Extrayez sans aucune modification les lignes allant de celle qui contient « To what distance » jusqu'à celle qui contient « 1709 millimetres », cette dernière comprise.
━━━ Données d'entrée
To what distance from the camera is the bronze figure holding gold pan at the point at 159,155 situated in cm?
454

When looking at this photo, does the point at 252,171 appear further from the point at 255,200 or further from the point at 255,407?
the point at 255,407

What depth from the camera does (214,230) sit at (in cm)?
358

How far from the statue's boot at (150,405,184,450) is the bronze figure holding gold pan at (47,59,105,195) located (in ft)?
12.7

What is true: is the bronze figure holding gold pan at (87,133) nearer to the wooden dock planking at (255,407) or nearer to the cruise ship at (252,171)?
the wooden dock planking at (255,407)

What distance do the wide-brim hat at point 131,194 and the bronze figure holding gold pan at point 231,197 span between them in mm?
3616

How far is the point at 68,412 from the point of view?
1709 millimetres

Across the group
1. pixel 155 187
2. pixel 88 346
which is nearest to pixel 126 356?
━━━━━━
━━━ Données d'entrée
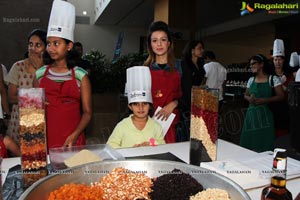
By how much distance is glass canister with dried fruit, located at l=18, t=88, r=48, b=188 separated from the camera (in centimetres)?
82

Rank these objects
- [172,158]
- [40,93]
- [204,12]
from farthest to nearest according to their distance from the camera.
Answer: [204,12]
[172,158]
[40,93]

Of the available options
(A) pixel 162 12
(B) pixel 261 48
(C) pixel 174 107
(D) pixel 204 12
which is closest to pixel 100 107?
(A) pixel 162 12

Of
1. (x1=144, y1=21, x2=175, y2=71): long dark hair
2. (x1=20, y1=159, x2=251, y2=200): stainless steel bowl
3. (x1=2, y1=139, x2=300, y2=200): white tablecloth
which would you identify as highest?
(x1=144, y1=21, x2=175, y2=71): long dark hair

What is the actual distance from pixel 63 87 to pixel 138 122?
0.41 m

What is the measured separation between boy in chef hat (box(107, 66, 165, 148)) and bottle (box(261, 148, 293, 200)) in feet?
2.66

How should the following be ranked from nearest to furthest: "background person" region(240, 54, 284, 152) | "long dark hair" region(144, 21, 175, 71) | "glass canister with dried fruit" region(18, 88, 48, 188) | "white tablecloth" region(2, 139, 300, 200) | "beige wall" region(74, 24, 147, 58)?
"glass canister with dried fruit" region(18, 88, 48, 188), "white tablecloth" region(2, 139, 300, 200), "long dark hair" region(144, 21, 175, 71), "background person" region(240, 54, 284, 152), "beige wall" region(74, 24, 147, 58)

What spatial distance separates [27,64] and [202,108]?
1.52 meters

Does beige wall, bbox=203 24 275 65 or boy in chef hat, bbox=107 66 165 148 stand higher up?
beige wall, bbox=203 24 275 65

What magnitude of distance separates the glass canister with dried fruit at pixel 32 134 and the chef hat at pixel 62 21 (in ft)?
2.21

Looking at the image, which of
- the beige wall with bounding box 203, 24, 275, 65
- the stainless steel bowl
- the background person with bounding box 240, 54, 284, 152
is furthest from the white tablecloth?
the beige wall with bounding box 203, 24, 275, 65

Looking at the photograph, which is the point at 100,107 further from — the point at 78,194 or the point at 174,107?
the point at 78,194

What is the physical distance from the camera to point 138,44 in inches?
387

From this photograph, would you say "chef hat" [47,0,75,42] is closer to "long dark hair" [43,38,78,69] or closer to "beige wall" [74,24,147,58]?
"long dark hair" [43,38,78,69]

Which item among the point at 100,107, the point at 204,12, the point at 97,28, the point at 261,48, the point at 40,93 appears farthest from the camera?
━━━━━━
━━━ Données d'entrée
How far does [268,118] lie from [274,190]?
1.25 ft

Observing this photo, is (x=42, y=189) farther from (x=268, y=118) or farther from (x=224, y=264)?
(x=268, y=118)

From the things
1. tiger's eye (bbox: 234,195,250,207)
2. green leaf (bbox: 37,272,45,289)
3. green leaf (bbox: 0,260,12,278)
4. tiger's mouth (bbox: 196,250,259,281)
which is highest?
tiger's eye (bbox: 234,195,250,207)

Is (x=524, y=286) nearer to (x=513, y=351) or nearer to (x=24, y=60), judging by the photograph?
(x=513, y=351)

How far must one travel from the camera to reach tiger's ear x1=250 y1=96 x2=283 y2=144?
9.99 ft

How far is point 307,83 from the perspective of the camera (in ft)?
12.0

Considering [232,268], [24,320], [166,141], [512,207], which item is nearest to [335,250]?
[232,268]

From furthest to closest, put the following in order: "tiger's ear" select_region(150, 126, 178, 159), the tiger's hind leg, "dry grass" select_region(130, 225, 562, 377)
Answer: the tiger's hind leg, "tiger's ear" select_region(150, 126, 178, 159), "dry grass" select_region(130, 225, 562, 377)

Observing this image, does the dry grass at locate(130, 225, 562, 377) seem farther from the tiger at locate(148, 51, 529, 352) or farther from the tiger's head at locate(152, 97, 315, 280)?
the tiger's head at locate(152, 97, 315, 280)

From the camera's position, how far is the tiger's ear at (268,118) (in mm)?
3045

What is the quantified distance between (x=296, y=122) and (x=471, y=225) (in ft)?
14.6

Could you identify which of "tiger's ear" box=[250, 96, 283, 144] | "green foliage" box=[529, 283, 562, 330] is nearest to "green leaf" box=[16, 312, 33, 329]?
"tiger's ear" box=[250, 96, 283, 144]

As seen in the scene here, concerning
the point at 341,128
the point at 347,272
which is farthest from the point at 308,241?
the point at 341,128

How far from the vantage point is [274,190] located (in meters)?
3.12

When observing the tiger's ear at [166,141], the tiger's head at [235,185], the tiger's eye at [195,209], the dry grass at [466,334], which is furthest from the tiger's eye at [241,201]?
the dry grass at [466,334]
━━━━━━
Réponse ci-dessous >>
To what distance from the camera is the bronze figure holding gold pan at the point at 159,155 situated in cm?
454

When looking at this photo, does the point at 252,171 appear further from the point at 255,200 or further from the point at 255,407?
the point at 255,407

What depth from the camera does (214,230) sit at (in cm)?
358

How far from the statue's boot at (150,405,184,450) is the bronze figure holding gold pan at (47,59,105,195) located (in ft)?
12.7

What is true: is the bronze figure holding gold pan at (87,133) nearer to the wooden dock planking at (255,407) or nearer to the cruise ship at (252,171)?
the wooden dock planking at (255,407)

What distance do the wide-brim hat at point 131,194 and the bronze figure holding gold pan at point 231,197 span between them in mm?
3616

How far is the point at 68,412 from the point of view?
1709 millimetres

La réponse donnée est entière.